Financial Literacy - How to Prosper
How the economy affects your pocketbook

Economists have surmised that the U.S. economy may be officially out of the doldrums, but American consumers don't feel it.

And until consumers do feel it, the economy can't really be considered to have recovered.

Consumption, in large part, drives the economy, so when the economy is rolling along, in general, consumers are doing their best to drive it forward.

"The economy needs to make things possible for you and make your life livable in the present and give you really good prospects for hope and growth in the future," says Peter Rodriguez, associate professor of business administration and associate dean for international affairs at the University of Virginia's Darden School of Business.

"You have to have the sense that the American dream is possible. You have to be living reasonably comfortably. Income levels have to be high enough that you have the opportunity to enjoy other parts of life," he says.

As the economy is largely made up of the individual fortunes of Americans, consumers cannot do well without a prosperous economy and, in turn, the nation cannot prosper without a thriving populace.

But not everyone is positioned to benefit from a growing economy. For some who are marginalized due to poverty or lack of education, a rising tide won't raise their prospects.

Look to these economic measurements to discover how consumers are faring in the economy and also whether the economy is contracting or expanding.
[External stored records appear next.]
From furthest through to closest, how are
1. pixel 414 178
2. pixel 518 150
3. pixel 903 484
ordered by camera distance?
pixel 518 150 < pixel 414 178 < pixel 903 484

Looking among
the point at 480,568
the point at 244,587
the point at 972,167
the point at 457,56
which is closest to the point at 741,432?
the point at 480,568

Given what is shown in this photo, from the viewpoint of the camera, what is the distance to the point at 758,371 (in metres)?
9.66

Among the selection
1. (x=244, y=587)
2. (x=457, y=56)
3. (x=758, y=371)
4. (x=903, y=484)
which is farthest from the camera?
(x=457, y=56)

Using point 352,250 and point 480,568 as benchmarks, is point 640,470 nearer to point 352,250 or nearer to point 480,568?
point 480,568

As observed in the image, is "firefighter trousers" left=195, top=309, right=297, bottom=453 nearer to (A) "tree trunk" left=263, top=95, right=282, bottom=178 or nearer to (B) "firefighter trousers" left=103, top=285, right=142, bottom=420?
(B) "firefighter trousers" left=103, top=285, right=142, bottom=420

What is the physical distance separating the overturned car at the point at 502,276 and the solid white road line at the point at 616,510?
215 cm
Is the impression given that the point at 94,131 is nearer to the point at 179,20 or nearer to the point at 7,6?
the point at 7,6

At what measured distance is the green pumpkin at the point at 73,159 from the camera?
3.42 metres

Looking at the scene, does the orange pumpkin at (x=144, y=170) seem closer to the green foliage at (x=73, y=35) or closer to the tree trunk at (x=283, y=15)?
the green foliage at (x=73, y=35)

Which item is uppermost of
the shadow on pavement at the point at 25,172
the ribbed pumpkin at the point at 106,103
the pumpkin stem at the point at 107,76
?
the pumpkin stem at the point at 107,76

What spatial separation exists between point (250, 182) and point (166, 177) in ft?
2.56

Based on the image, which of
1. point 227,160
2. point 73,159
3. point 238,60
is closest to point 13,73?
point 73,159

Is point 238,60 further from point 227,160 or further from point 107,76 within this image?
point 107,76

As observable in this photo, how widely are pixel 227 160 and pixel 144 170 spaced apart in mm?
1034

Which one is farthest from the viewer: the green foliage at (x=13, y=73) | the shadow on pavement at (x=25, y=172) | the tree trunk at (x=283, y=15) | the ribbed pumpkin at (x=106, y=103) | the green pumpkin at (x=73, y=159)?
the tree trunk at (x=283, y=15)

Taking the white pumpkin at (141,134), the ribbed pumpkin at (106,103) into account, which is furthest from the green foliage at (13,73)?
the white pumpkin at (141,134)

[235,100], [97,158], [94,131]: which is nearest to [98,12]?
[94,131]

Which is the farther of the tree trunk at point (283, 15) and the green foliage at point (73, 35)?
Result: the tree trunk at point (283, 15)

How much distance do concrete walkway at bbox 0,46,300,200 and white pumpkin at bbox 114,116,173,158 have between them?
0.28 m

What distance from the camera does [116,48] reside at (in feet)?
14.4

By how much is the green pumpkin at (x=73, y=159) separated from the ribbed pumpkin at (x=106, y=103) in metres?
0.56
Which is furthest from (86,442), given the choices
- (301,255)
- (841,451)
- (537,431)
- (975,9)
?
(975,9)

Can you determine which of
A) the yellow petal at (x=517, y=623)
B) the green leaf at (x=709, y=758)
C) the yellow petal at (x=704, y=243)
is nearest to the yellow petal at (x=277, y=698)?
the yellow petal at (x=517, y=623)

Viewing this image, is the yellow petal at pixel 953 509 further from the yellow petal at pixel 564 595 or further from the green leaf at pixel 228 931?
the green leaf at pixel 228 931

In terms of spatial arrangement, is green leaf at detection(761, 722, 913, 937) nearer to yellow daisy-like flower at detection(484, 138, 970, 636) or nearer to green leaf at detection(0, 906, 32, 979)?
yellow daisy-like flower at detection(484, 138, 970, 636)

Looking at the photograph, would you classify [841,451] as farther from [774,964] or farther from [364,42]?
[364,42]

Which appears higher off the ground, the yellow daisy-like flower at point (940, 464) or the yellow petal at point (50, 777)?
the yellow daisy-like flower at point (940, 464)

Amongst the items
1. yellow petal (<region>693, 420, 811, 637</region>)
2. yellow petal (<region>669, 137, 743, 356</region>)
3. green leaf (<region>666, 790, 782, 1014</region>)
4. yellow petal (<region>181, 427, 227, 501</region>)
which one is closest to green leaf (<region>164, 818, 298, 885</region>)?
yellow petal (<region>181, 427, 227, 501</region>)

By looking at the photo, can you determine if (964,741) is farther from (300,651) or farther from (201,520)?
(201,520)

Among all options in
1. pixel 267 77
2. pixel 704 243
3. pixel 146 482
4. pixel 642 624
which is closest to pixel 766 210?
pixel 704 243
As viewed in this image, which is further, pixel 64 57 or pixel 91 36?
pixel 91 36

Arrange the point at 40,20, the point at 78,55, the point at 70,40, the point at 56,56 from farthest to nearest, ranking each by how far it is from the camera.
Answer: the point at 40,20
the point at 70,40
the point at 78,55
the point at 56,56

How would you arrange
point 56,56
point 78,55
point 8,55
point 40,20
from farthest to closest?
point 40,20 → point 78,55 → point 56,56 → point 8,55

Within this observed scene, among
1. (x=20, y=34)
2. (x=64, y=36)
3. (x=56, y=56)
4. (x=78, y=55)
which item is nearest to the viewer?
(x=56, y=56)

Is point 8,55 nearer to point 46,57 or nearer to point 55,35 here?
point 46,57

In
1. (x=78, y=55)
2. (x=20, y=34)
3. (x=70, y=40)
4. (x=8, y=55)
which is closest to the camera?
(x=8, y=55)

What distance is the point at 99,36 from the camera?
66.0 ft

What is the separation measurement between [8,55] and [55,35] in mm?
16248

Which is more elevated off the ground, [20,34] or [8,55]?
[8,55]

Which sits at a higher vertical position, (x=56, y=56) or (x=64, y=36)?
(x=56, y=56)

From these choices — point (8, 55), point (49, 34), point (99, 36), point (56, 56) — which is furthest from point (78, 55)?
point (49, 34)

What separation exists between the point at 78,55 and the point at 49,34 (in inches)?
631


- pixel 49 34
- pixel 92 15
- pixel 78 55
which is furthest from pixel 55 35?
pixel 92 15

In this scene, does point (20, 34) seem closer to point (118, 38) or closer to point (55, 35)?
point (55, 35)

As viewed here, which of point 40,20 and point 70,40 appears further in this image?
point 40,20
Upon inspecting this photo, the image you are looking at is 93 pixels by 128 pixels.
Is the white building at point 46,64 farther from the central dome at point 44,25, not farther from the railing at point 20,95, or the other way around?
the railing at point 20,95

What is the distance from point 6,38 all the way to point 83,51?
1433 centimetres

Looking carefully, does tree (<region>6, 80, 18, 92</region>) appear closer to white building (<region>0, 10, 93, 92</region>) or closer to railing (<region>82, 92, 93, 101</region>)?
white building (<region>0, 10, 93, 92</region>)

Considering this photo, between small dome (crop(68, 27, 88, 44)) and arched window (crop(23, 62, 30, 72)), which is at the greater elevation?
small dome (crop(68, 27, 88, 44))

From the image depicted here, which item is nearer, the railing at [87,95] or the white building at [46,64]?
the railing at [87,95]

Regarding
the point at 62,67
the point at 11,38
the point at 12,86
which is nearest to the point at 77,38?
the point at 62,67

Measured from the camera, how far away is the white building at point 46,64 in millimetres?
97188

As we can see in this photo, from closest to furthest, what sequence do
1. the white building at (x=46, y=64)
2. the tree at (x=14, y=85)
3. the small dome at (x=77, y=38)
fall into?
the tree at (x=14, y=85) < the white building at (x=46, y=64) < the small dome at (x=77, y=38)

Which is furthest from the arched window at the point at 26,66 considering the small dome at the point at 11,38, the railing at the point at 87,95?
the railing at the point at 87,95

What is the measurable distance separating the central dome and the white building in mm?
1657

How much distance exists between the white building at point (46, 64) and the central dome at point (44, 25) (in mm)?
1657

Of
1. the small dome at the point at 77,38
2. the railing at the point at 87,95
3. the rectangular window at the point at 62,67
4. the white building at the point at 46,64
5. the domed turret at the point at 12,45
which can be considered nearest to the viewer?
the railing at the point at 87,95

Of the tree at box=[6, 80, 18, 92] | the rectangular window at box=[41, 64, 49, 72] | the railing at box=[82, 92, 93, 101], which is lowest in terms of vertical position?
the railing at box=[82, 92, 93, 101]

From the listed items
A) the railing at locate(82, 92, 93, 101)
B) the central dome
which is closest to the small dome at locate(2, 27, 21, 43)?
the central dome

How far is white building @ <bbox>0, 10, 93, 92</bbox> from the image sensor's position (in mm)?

Gross domestic product, or GDP, is a measure of the output of goods and services produced in the United States. The report comes out quarterly from the Bureau of Economic Analysis.

"The traditional measure of the economy has been growth in GDP and growth in economic output," says Mike Schenk, vice president of economics and statistics at the Credit Union National Association.

But as yardsticks go, it's kind of unwieldy.

"GDP is too coarse because it is just a measure of the volume of output of the economy overall. Early in the fall we heard a lot of talk about the recession being over and technically that may be true because GDP has begun to rise," says Rodriguez.

"That is the equivalent of saying that sales have stopped falling, but that is really not that heartwarming -- we have laid off a lot of people and they are not benefiting from the growth and are remaining outside what the economy can provide for them," he says.

GDP is expected to increase over the coming months, but that won't necessarily mean that the American people are experiencing a growing economy. Instead, it may mean that businesses are simply restocking.

"GDP and manufacturing are likely to have an uptick just basically based on the fact that many businesses have run down their inventory leading up to the crisis and now need to replenish their stock. So it's not based as much on end-user demand as it is based on a replenishment of inventory," says Kieran Osborne, co-portfolio manager at Merk Investments. "Although we will have an uptick, I don't think it will be sustainable economic growth going forward."


Personal income

Personal income and outlays are measures of how much people make and spend.

High individual incomes mean that average consumers can afford to do what they do best -- consume. High personal incomes also make people feel good about the future and their future prospects -- at least as long as inflation isn't too high.

Unfortunately, a rip-roaring economy may not be enough to raise incomes across the board.